**RECORDS FOR THIS TASK**
= Beginning of Section =

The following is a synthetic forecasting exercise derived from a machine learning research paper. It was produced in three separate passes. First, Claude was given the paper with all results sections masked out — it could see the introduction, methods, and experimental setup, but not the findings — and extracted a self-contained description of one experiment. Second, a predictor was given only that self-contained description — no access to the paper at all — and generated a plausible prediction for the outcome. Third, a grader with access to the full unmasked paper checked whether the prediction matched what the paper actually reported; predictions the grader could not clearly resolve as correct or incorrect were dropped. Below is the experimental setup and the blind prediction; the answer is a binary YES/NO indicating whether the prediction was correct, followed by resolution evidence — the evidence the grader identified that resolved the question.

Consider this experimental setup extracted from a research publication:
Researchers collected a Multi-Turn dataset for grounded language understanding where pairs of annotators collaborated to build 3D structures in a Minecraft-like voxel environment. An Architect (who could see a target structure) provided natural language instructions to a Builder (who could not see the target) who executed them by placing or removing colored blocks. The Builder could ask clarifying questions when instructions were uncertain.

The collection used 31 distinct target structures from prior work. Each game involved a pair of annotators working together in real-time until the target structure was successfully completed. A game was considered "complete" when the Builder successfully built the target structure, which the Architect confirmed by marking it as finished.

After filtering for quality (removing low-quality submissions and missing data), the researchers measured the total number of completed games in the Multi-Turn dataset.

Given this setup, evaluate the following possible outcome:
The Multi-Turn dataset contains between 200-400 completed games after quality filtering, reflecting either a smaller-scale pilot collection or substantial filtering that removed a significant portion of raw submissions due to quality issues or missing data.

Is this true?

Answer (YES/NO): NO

= End of Section =
= Beginning of Section =

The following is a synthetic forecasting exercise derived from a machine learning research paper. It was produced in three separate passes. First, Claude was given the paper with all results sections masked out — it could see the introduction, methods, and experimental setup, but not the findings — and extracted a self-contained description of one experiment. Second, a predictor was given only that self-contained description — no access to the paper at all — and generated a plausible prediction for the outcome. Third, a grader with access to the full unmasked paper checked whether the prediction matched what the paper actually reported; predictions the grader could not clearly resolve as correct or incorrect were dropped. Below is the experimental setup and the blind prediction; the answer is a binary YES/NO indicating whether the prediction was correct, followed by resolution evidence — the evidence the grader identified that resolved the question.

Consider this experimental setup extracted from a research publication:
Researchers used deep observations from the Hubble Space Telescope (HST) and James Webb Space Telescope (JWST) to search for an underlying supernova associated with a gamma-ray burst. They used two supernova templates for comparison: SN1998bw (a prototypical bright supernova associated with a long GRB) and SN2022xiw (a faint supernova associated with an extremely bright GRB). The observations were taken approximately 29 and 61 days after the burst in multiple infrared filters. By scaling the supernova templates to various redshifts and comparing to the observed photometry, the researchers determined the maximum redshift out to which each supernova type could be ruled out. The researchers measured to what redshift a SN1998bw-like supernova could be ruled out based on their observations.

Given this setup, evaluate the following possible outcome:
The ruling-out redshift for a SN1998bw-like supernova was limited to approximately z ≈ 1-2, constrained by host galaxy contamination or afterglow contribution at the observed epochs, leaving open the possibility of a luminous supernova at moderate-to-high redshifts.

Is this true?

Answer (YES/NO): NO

= End of Section =

**AIM OF THE EXERCISE**
If a line above holds the word "collection", copy it.

**OUTPUT FOR THIS EXERCISE**
The collection used 31 distinct target structures from prior work. Each game involved a pair of annotators working together in real-time until the target structure was successfully completed. A game was considered "complete" when the Builder successfully built the target structure, which the Architect confirmed by marking it as finished.
The Multi-Turn dataset contains between 200-400 completed games after quality filtering, reflecting either a smaller-scale pilot collection or substantial filtering that removed a significant portion of raw submissions due to quality issues or missing data.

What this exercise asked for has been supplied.